Voilà une jeune communauté, lancée par une jeune volontaire chez les eudistes de Bogotà… Les membres d’aujourd’hui savent-ils qu’il y avait eu déjà eu une communauté à la fin des années 90 ?

Lisons le récit d’un des membres fondateurs de cette petite communauté et de leur expérience dans la capitale colombienne.


Témoignage

Nous sommes arrivés à Bogotá en famille en septembre 1994. A notre arrivée, la communauté catholique française et francophone était peu nombreuse, et à ce moment-là,  il n’y avait plus de messe en français déjà depuis un certain temps, malgré la présence permanente de familles catholiques d’origine française établies depuis plusieurs générations en Colombie et pour la plupart devenues franco-colombiennes par le biais de mariages mixtes en raison de leur intégration permanente en Colombie. Mais il y avait tout de même une vraie demande dans cette petite communauté pour rétablir une messe en français. Fin 1994,  grâce aux efforts de certains catholiques français, de parents d’élèves du lycée français, il a été possible avec l’accord des autorités du Diocèse de Bogota, d’organiser quelques messes en français, dans un premier temps à la chapelle du Grand Séminaire, avec un prêtre colombien francophone. Cela n’a pas été facile à l’époque, et nous avions plusieurs fois trouvé le samedi la porte du Séminaire close et sans prêtre ! La messe n’a pas pu être célébrée ces jours-là.
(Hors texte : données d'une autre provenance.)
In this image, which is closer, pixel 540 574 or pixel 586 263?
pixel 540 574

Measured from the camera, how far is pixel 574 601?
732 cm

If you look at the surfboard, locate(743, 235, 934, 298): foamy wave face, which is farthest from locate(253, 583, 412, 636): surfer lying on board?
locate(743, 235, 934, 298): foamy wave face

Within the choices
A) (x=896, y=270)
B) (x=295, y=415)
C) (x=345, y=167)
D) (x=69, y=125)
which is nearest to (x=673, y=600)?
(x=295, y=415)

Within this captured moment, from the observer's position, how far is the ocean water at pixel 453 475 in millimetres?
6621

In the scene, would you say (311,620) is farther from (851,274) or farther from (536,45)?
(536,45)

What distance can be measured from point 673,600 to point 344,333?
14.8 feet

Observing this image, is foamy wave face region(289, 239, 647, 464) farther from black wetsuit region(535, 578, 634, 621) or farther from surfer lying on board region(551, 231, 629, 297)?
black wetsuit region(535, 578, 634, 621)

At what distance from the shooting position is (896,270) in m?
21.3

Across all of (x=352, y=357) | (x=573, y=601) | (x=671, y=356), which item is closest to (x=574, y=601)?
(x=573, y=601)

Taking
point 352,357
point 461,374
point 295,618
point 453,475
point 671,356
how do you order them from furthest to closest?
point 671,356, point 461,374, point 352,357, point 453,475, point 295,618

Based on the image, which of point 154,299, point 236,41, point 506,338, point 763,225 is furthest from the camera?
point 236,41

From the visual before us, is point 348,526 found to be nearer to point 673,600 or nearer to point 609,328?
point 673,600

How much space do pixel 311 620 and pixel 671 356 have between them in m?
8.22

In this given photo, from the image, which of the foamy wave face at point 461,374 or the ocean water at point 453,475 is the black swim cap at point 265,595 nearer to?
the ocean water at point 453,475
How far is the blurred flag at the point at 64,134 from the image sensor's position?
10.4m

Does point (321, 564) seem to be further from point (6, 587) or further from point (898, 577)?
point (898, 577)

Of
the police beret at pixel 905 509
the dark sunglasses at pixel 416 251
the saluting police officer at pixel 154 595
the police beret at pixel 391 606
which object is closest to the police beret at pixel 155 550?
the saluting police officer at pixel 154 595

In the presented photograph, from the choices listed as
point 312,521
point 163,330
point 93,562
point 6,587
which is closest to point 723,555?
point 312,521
Fuente de Oro 2 PADRE SERGIO FILIP GEORGHE SEGUINEt puis, la Providence nous a fait rencontrer un jeune prêtre breton du diocèse de Fougères, le Père Serge Seguin  qui avait, au premier semestre 1995, réussi à obtenir de son Evêque la permission de partir en mission en Colombie pour y créer un Valdocco[1] (sur le modèle de celui de Fougères qu’il avait créée auparavant). Il faut dire que le projet de Serge était assez incroyable car il avait convaincu les autorités religieuses (les pères salésiens) et civiles colombiennes de l’autoriser à s’installer à Fuente de Oro, petite ville dans le département de la Meta, à 120 kms au sud de Bogota, pour y créer un foyer d’accueil et un internat pour les enfants de paysans de la région scolarisés à Fuente de Oro, parfois à plusieurs jours de marche de leurs villages d’origine.  Tout cela dans une des zones contrôlées par les FARC, la guérilla la plus puissante de Colombie, en conflit armé avec la Nation depuis près d’une trentaine d’années !!   L’Ambassade de France se devant d’assurer la sécurité des ressortissants français en Colombie, il est facile d’imaginer la réaction de certains des membres des services consulaires lorsqu’ils ont appris le projet du Père Serge… Toujours est-il qu’on lui a alors proposé de venir très régulièrement rencontrer la communauté catholique francophone, si possible au moins une fois par mois, lorsqu’il devait se rendre à Bogota pour faire la liaison avec les autorités consulaires françaises et les Pères Salésiens et se procurer une partie des matériaux et des denrées et outils dont il avait besoin pour mener à bien son projet du Valdocco de Fuente de Oro.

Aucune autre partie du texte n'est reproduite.